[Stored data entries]

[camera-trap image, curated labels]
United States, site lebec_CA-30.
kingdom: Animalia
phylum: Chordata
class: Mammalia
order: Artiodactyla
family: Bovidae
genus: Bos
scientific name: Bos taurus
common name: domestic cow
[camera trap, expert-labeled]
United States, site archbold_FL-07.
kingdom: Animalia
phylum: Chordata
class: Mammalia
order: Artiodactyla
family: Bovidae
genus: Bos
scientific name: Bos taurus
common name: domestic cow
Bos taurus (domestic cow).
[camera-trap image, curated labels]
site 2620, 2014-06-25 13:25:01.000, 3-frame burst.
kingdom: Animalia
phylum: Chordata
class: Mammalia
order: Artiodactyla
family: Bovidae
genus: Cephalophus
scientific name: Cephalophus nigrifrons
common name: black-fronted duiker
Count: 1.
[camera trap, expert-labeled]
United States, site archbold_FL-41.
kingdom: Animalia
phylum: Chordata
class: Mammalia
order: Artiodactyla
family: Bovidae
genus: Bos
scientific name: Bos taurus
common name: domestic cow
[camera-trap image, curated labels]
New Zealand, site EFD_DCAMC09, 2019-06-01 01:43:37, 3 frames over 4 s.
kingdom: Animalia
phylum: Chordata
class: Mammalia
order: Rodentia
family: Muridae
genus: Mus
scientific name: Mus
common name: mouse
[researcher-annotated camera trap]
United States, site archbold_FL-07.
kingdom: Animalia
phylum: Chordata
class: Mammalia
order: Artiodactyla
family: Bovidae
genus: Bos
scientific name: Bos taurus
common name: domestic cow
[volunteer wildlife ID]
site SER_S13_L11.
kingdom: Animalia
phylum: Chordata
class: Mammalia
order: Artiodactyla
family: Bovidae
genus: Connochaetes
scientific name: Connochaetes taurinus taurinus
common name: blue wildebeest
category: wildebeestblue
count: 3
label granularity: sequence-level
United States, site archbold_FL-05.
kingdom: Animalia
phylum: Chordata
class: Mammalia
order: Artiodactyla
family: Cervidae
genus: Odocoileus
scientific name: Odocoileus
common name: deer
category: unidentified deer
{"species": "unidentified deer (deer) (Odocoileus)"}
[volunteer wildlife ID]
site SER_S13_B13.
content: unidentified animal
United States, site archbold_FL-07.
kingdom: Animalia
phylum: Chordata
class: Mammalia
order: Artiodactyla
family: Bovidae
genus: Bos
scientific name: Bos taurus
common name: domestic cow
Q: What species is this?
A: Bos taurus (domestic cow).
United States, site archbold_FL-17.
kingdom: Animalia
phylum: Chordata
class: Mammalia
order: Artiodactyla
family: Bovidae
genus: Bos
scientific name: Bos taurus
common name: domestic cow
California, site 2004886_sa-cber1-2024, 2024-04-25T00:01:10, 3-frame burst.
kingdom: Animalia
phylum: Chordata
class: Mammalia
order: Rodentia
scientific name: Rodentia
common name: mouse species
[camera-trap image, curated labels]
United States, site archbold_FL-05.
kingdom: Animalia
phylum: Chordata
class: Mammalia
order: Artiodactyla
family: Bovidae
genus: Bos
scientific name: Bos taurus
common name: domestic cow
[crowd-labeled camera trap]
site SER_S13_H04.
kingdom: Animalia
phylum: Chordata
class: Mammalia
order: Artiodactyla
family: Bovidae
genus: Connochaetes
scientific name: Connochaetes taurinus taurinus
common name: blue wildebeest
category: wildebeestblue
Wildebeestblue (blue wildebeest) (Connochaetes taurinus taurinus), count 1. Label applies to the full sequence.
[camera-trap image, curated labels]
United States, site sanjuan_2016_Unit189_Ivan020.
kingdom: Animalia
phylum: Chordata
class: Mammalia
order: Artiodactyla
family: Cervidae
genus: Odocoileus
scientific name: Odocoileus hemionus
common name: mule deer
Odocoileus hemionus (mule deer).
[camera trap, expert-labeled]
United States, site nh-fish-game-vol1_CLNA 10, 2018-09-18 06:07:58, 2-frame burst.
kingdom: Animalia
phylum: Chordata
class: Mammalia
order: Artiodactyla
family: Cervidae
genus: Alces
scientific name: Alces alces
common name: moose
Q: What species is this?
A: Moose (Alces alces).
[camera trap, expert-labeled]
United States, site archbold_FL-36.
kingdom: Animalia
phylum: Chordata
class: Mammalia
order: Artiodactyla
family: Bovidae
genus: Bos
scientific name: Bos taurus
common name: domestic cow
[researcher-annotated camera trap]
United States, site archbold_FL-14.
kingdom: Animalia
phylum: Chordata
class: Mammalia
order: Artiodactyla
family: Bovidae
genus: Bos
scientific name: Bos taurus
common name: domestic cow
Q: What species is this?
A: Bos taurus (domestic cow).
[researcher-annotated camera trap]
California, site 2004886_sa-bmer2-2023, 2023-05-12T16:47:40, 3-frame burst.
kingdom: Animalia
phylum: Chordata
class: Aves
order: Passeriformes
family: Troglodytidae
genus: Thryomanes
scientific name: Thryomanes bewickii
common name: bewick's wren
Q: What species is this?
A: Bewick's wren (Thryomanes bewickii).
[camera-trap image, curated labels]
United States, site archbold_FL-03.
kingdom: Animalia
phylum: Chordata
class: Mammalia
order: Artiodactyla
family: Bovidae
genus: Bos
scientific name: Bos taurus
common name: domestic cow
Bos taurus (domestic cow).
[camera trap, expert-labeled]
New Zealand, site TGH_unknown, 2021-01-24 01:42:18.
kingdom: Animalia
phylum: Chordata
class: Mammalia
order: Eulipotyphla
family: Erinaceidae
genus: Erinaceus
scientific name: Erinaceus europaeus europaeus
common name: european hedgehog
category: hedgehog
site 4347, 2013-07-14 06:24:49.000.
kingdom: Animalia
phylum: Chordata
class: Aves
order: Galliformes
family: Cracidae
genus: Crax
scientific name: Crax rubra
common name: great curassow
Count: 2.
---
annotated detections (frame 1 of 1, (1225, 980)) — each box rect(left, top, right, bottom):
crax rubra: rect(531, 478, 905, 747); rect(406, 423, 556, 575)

Task objective
A complete, exact transcription of the data above is the required answer.

Completed exercise
[camera-trap image, curated labels]
United States, site lebec_CA-30.
kingdom: Animalia
phylum: Chordata
class: Mammalia
order: Artiodactyla
family: Bovidae
genus: Bos
scientific name: Bos taurus
common name: domestic cow
[camera trap, expert-labeled]
United States, site archbold_FL-07.
kingdom: Animalia
phylum: Chordata
class: Mammalia
order: Artiodactyla
family: Bovidae
genus: Bos
scientific name: Bos taurus
common name: domestic cow
Bos taurus (domestic cow).
[camera-trap image, curated labels]
site 2620, 2014-06-25 13:25:01.000, 3-frame burst.
kingdom: Animalia
phylum: Chordata
class: Mammalia
order: Artiodactyla
family: Bovidae
genus: Cephalophus
scientific name: Cephalophus nigrifrons
common name: black-fronted duiker
Count: 1.
[camera trap, expert-labeled]
United States, site archbold_FL-41.
kingdom: Animalia
phylum: Chordata
class: Mammalia
order: Artiodactyla
family: Bovidae
genus: Bos
scientific name: Bos taurus
common name: domestic cow
[camera-trap image, curated labels]
New Zealand, site EFD_DCAMC09, 2019-06-01 01:43:37, 3 frames over 4 s.
kingdom: Animalia
phylum: Chordata
class: Mammalia
order: Rodentia
family: Muridae
genus: Mus
scientific name: Mus
common name: mouse
[researcher-annotated camera trap]
United States, site archbold_FL-07.
kingdom: Animalia
phylum: Chordata
class: Mammalia
order: Artiodactyla
family: Bovidae
genus: Bos
scientific name: Bos taurus
common name: domestic cow
[volunteer wildlife ID]
site SER_S13_L11.
kingdom: Animalia
phylum: Chordata
class: Mammalia
order: Artiodactyla
family: Bovidae
genus: Connochaetes
scientific name: Connochaetes taurinus taurinus
common name: blue wildebeest
category: wildebeestblue
count: 3
label granularity: sequence-level
United States, site archbold_FL-05.
kingdom: Animalia
phylum: Chordata
class: Mammalia
order: Artiodactyla
family: Cervidae
genus: Odocoileus
scientific name: Odocoileus
common name: deer
category: unidentified deer
{"species": "unidentified deer (deer) (Odocoileus)"}
[volunteer wildlife ID]
site SER_S13_B13.
content: unidentified animal
United States, site archbold_FL-07.
kingdom: Animalia
phylum: Chordata
class: Mammalia
order: Artiodactyla
family: Bovidae
genus: Bos
scientific name: Bos taurus
common name: domestic cow
Q: What species is this?
A: Bos taurus (domestic cow).
United States, site archbold_FL-17.
kingdom: Animalia
phylum: Chordata
class: Mammalia
order: Artiodactyla
family: Bovidae
genus: Bos
scientific name: Bos taurus
common name: domestic cow
California, site 2004886_sa-cber1-2024, 2024-04-25T00:01:10, 3-frame burst.
kingdom: Animalia
phylum: Chordata
class: Mammalia
order: Rodentia
scientific name: Rodentia
common name: mouse species
[camera-trap image, curated labels]
United States, site archbold_FL-05.
kingdom: Animalia
phylum: Chordata
class: Mammalia
order: Artiodactyla
family: Bovidae
genus: Bos
scientific name: Bos taurus
common name: domestic cow
[crowd-labeled camera trap]
site SER_S13_H04.
kingdom: Animalia
phylum: Chordata
class: Mammalia
order: Artiodactyla
family: Bovidae
genus: Connochaetes
scientific name: Connochaetes taurinus taurinus
common name: blue wildebeest
category: wildebeestblue
Wildebeestblue (blue wildebeest) (Connochaetes taurinus taurinus), count 1. Label applies to the full sequence.
[camera-trap image, curated labels]
United States, site sanjuan_2016_Unit189_Ivan020.
kingdom: Animalia
phylum: Chordata
class: Mammalia
order: Artiodactyla
family: Cervidae
genus: Odocoileus
scientific name: Odocoileus hemionus
common name: mule deer
Odocoileus hemionus (mule deer).
[camera trap, expert-labeled]
United States, site nh-fish-game-vol1_CLNA 10, 2018-09-18 06:07:58, 2-frame burst.
kingdom: Animalia
phylum: Chordata
class: Mammalia
order: Artiodactyla
family: Cervidae
genus: Alces
scientific name: Alces alces
common name: moose
Q: What species is this?
A: Moose (Alces alces).
[camera trap, expert-labeled]
United States, site archbold_FL-36.
kingdom: Animalia
phylum: Chordata
class: Mammalia
order: Artiodactyla
family: Bovidae
genus: Bos
scientific name: Bos taurus
common name: domestic cow
[researcher-annotated camera trap]
United States, site archbold_FL-14.
kingdom: Animalia
phylum: Chordata
class: Mammalia
order: Artiodactyla
family: Bovidae
genus: Bos
scientific name: Bos taurus
common name: domestic cow
Q: What species is this?
A: Bos taurus (domestic cow).
[researcher-annotated camera trap]
California, site 2004886_sa-bmer2-2023, 2023-05-12T16:47:40, 3-frame burst.
kingdom: Animalia
phylum: Chordata
class: Aves
order: Passeriformes
family: Troglodytidae
genus: Thryomanes
scientific name: Thryomanes bewickii
common name: bewick's wren
Q: What species is this?
A: Bewick's wren (Thryomanes bewickii).
[camera-trap image, curated labels]
United States, site archbold_FL-03.
kingdom: Animalia
phylum: Chordata
class: Mammalia
order: Artiodactyla
family: Bovidae
genus: Bos
scientific name: Bos taurus
common name: domestic cow
Bos taurus (domestic cow).
[camera trap, expert-labeled]
New Zealand, site TGH_unknown, 2021-01-24 01:42:18.
kingdom: Animalia
phylum: Chordata
class: Mammalia
order: Eulipotyphla
family: Erinaceidae
genus: Erinaceus
scientific name: Erinaceus europaeus europaeus
common name: european hedgehog
category: hedgehog
site 4347, 2013-07-14 06:24:49.000.
kingdom: Animalia
phylum: Chordata
class: Aves
order: Galliformes
family: Cracidae
genus: Crax
scientific name: Crax rubra
common name: great curassow
Count: 2.
---
annotated detections (frame 1 of 1, (1225, 980)) — each box rect(left, top, right, bottom):
crax rubra: rect(531, 478, 905, 747); rect(406, 423, 556, 575)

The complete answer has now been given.